According to the IOC, even in 2021, female athletes are 20% more likely to be spoken for by a male coach, rather than represented themselves. They are nine times more likely to be pictured with their spouse or partner than their male counterparts, and male athletes are 67% more likely to be a lead story. Imagine that, two athletes have trained just as hard, sacrificed just as much, and overcome equally difficult physical and mental obstacles, but the male athlete is two thirds more likely to become the subject of a lead news story, which leads is to automatically attach more importance to his achievement. Indeed, according to the IOC when female athletes are reported on, they are more likely to be described as ‘aged’, ‘older’ and ‘married’, while men are more readily lauded as ‘fast’ or ‘strong’.

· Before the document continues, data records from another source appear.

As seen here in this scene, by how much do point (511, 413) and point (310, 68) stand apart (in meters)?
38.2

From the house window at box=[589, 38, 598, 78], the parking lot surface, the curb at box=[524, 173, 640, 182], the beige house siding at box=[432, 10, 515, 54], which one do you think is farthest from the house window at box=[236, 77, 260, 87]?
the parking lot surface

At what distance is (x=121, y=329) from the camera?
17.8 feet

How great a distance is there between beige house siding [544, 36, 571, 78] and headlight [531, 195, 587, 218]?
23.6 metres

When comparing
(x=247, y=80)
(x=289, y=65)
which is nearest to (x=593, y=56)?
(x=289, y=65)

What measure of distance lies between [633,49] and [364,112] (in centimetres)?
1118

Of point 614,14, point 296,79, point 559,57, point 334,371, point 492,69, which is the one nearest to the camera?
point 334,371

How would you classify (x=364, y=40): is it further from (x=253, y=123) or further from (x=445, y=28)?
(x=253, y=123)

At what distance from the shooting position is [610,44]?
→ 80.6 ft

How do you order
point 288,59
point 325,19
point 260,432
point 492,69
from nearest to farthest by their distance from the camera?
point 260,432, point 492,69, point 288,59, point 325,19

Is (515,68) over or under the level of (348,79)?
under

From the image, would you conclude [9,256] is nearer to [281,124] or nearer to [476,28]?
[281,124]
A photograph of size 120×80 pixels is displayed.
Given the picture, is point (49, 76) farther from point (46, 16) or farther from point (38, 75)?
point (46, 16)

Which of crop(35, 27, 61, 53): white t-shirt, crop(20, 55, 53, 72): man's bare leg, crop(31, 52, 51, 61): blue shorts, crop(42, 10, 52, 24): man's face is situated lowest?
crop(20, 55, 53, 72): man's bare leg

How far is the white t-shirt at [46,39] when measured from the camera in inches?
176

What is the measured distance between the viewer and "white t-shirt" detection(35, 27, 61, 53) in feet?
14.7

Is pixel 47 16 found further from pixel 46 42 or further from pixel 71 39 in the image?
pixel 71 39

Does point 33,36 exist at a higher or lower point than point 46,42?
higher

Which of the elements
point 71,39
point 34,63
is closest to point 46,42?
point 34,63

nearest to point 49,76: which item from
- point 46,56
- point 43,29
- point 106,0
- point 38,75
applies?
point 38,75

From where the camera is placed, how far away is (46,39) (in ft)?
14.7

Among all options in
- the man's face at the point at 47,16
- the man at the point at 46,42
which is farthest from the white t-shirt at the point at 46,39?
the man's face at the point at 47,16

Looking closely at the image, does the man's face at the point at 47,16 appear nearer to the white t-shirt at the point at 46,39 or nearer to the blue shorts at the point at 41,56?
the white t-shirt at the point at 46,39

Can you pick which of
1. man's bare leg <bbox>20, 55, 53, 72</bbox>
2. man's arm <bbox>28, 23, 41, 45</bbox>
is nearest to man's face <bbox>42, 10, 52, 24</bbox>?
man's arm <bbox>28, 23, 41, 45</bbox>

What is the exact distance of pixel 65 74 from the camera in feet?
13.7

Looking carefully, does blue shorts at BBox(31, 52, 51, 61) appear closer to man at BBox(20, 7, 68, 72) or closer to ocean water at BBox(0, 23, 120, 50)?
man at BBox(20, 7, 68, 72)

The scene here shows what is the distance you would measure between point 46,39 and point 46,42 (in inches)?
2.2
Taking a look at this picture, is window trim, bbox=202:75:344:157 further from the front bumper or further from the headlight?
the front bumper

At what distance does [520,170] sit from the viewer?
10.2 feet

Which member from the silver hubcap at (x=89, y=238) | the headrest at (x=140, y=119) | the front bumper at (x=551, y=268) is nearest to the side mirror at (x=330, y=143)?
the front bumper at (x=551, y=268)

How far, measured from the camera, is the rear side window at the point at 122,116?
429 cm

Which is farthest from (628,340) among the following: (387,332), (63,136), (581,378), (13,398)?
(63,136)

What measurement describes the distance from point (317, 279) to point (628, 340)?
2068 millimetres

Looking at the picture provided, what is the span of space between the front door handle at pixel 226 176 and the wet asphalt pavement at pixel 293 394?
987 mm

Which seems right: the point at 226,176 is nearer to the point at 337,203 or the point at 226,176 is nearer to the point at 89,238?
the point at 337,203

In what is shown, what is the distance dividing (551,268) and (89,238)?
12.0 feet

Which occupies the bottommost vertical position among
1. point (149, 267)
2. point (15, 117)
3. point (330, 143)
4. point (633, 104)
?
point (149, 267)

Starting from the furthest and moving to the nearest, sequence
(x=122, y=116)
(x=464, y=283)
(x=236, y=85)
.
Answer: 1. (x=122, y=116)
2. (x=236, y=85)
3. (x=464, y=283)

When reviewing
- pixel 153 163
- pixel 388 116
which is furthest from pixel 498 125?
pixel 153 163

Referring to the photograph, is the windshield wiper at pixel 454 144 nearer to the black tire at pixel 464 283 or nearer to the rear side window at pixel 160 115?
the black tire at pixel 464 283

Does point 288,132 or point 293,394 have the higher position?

It really is difficult to overplay the significance, subtlety and damage of this gender disparity. It is perhaps not surprising that even now, only one in five reporters at an Olympic Games are female, one in ten if you’re a photographer.
Traditionally, and still, elite sport is not seen as a space for strong, successful women, rather we are the anomaly. The IOC is urging all media outlets to “select more photos that portray female athletes as strong, confident and capable in a sporting context.” The fact it even needs stating, says a lot.
With these Games, the most gender balanced in history, and with the female athletes who have made it onto the greatest sporting stage of them all, we have the best possible opportunity to continue to push for and be a part of fundamental societal change.
The theme for these Tokyo 2020 is ‘United in Emotion’. Against the ongoing backdrop of a global pandemic, and the difficulties each and every one of us will have suffered over the last year, there is a greater need since the Second World War to be united, to be uplifted, to share in emotion that is both global and personal. Sport, and in particular the Olympic Games, has the power to do this like little else. But there is also an historical and ongoing need to provide inspiration for, and representation of strong, successful, female role models, in sport and beyond. Team GB’s female athletes have done all they can to put themselves in that position, it’s up to all of us to build on those achievements, to allow these Olympic Games to count for something much bigger than gold medals.